**本文:**
⟨

In [2]:
%pip install --upgrade -q pip jax jaxlib
%pip install --upgrade -q git+https://github.com/google/flax.git

Note: you may need to restart the kernel to use updated packages.
Note: you may need to restart the kernel to use updated packages.


In [3]:
import jax
from typing import Any, Callable, Sequence
from jax import random, numpy as jnp
import flax
from flax import linen as nn

## 全結合層

- **Implementation by Flax** : `flax.linen.Dense`
- 「Fead Forward層」、「Prediction層」などと別の名称で呼称されることが多い

### `base`

- 1次元入力に対する全結合層
- $ p[j] = \sum^i n[i] \times w[i, j] + b[j] $
  - $ p $ : 出力
  - $ n $ : 入力
  - $ w $ : 重みパラメータ(入力次元×出力次元)
  - $ b $ : バイアスパラメータ(出力次元)

In [4]:
class Base(nn.Module):
    features: int
    bias_init: Callable = nn.initializers.zeros_init()
    weight_init: Callable = nn.initializers.normal()

    @nn.compact
    def __call__(self, inputs: jax.typing.ArrayLike):
        x = inputs
        weight = self.param('weight',
                            self.weight_init,
                            (inputs.shape[-1], self.features))
        y = jnp.dot(x, weight)
        bias = self.param('bias', self.bias_init, (self.features,))
        y = y + bias
        return y

### `Conv1D`

- ２次元ベクトルデータへの畳み込み層
- カーネルサイズが1であるため、全結合層と同様に求めることができる
- $ p[j] = \sum^i n[i] \times w[i, j] + b[j] $
  - $ p $ : 出力
  - $ n $ : 入力
  - $ w $ : 重みパラメータ(入力次元×出力次元)
  - $ b $ : バイアスパラメータ(出力次元)

In [10]:
class Conv1D(nn.Module):
    features: int
    bias_init: Callable = nn.initializers.zeros_init()

⟩

**取り組む作業:**
1. 全結合層のノートブックを、「weight_init: Callable = nn.initializers.normal()」を含むところから始め、「self.param('bias', self.bias_init, (self.features,))」まで書いたら止めて、一字一句違えずに書き写してもらえますか？
2. 全結合層のノートブックが途切れている箇所の直後から、続きを書き進めてもらえますか？

**提供エントリ:**
⟨

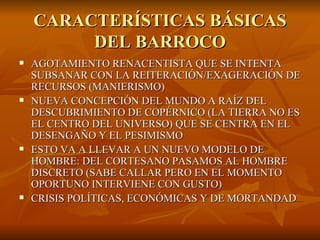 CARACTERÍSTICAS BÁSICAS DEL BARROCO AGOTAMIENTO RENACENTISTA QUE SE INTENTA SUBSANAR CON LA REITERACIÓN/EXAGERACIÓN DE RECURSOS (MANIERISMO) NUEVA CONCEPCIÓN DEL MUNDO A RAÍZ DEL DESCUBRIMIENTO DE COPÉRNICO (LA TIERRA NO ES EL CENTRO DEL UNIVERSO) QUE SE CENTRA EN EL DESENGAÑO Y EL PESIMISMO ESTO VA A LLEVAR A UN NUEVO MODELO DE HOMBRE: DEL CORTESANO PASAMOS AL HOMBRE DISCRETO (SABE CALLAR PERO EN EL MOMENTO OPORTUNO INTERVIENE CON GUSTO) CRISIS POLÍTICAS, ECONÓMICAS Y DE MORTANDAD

⟩
⟨

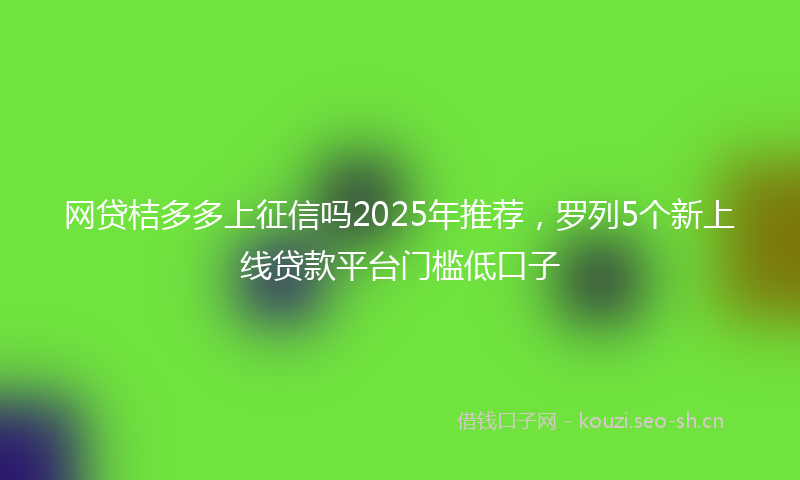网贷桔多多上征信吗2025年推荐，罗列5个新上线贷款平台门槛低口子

⟩

**各作業の回答:**
1.
weight_init: Callable = nn.initializers.normal()

    @nn.compact
    def __call__(self, inputs: jax.typing.ArrayLike):
        x = inputs
        weight = self.param('weight',
                            self.weight_init,
                            (inputs.shape[-1], self.features))
        y = jnp.dot(x, weight)
        bias = self.param('bias', self.bias_init, (self.features,))

2.
    weight_init: Callable = nn.initializers.normal()

    @nn.compact
    def __call__(self, inputs: jax.typing.ArrayLike):
        x = inputs
        weight = self.param('weight',
                            self.weight_init,
                            (1, x.shape[-1], self.features))
        batch_size = x.shape[0]
        x_channel = x.shape[-1]

        # カーネルサイズに畳み込み
        x = jnp.reshape(x, (-1, batch_size))
        weight = jnp.reshape(weight, (-1, x_channel))

        y = jnp.dot(x, weight)
        bias = self.param('bias', self.bias_init, (self.features,))
        y = y + bias

        # カーネルを展開
        y = jnp.reshape(y, (batch_size, x.shape[1], self.features))
        return y

## Normalization層

- **Implementaion by Flax** : `flax.linen.LayerNorm`
- $ h_i = f\left(\frac{g_i}{\sigma_i}\left(a_i-\mu_i\right)+b_i \right) $
  - $ \sigma $ : 二乗誤差の平方根
  - $ \mu $ : 平均値
  - $ g $ : 重みパラメータ
  - $ b $ : バイアスパラメータ

In [None]:
class Normalization(nn.Module):
    axis: int = -1
    epsilon: float = 1e-5
    weight_init: Callable = nn.initializers.ones()
    bias_init: Callable = nn.initializers.zeros()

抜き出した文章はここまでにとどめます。